▸ **DIRECTIONS**
**a)** Name every airport mentioned in the transportation answers.
**b)** Answer these questions using the transportation answers:
(i) How many daily riders are estimated for the Green Line South Bay extension?
(ii) What annual passenger cap at LAX does the Rosendahl pledge set?
(iii) How many hours of bus service did Metro cut?
**c)** Please rewrite the paragraph of the transportation answers that begins "Unlike other candidates" as a short list that keeps its main facts.
(Beginning of EXTRACT)
Locally, our 30/10 initiative comes under the umbrella of America Fast Forward.  Here, the idea is to use long-term revenue from the Measure R sales tax as collateral for long-term bonds and a federal loan to build twelve mass transit projects in 10 years, rather than 30.

Specific Projects:

6.     What is your stand on Green line South Bay extension (to Torrance)? Will you pledge support to help win Federal funding/loans for construction?

Yes, I pledge my support in winning Federal funding for construction of the Green Line South Bay extension to Torrance. Based on the route selected, it’s estimated that we’ll have 3,300 to 5,800 daily riders. This is an enormous help in reducing both peak and off-peak traffic, and will improve the quality of life for residents in Congressional District 36. Rail transit is very popular with discretionary travelers — people that can drive but choose public transportation instead when presented with a rail transit option.

7.     Do you support the extension of the Westside Subway all the way to Santa Monica?  Would you support more federal funding for that project?

I support the extension of the Westside Subway all the way to Santa Monica and would support more federal funding for that project. We urgently need to reduce traffic congestion, reduce air pollution, and reduce our consumption of gasoline. The impacts on peace, the economy and the climate are interrelated.

8.     What is your stand on LAX expansion?

I support LAX modernization, not expansion.  Residents living near the airport have been fighting expansion for years, both in and out of the courts, because the construction of runways close to residential neighborhoods jeopardizes health and safety.  I support Councilman Bill Rosendahl’s pledge which includes the following:

  • Caps growth at LAX to 78 million passengers annually.
  • Scraps plans for the controversial multi-billion dollar remote check-in center at Manchester Square.
  • Kills plans to demolish much of the central terminal area and parking structures.
  • Invites the FAA, the Southern California Association of Governments, airport operators and area counties to develop a plan to encourage airlines to spread air traffic among the region’s airports, including Ontario International and the Palmdale facility, both of which the city of Los Angeles operates.
  • Accelerates soundproofing for airport neighbors.
  • Begins a traffic study to figure out how to unlock congestion on roads around the airport and ask the FAA to allow the airport to intersection and roadway improvements.
  • Ensures that previous promises regarding environmental mitigation are kept.
  • Extends the Metro Rail Green Line to LAX.
  • Spends $3 million to remove abandoned asphalt streets on the dunes west of the airport and replace them with native plants.

9.     Recently, Metro (aka Los Angeles County MTA) cut 305,000 hours of bus service.  What will you do to ensure that federal funding goes not only to capital projects, such as #1, but also to increase bus and rail service frequency?

Unlike other candidates, I refuse corporate money – which means my allegiance is to the people of the 36th congressional district, not to car manufacturers or oil companies or weapons manufacturers. An important part of my platform, which may be seen in detail on www.WinogradForCongress.com,  is that I’ll fight to cut military spending so we are able to fund jobs in mass transit and stimulate economic growth here at home.  I will also work to provide income-tax credits for passes to ride mass transit —buses, trains, and subways, thus reducing carbon emissions from private motor vehicles, and provide income-tax credits for citizens to purchase high-efficiency motor vehicles that cut carbon emissions. Our transportation budget must reflect renewed national priorities designed to benefit all working Americans and create a sustainable future for our children.
(End of EXTRACT)
(Beginning of PROVIDED RECORDS)
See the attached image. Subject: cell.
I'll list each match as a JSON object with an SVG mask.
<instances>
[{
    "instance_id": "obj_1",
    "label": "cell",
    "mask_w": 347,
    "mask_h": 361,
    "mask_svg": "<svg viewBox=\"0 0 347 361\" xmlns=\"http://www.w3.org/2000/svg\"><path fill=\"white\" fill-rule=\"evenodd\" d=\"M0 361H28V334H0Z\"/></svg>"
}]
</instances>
(End of PROVIDED RECORDS)
▸ **SOLVED PROBLEMS**
**a)**
- LAX
- Ontario International
- the Palmdale facility

**b)**
(i) 3,300 to 5,800, depending on the route selected.
(ii) 78 million passengers annually.
(iii) 305,000 hours.

**c)**
- Refuses corporate money, so allegiance is to the people of the 36th congressional district rather than to car, oil or weapons manufacturers.
- Will fight to cut military spending to fund mass transit jobs and economic growth at home (platform detailed at www.WinogradForCongress.com).
- Will work for income-tax credits for mass transit passes (buses, trains and subways) to reduce carbon emissions from private vehicles.
- Will work for income-tax credits toward buying high-efficiency vehicles that cut carbon emissions.
- Holds that the transportation budget must reflect renewed national priorities that benefit all working Americans and create a sustainable future.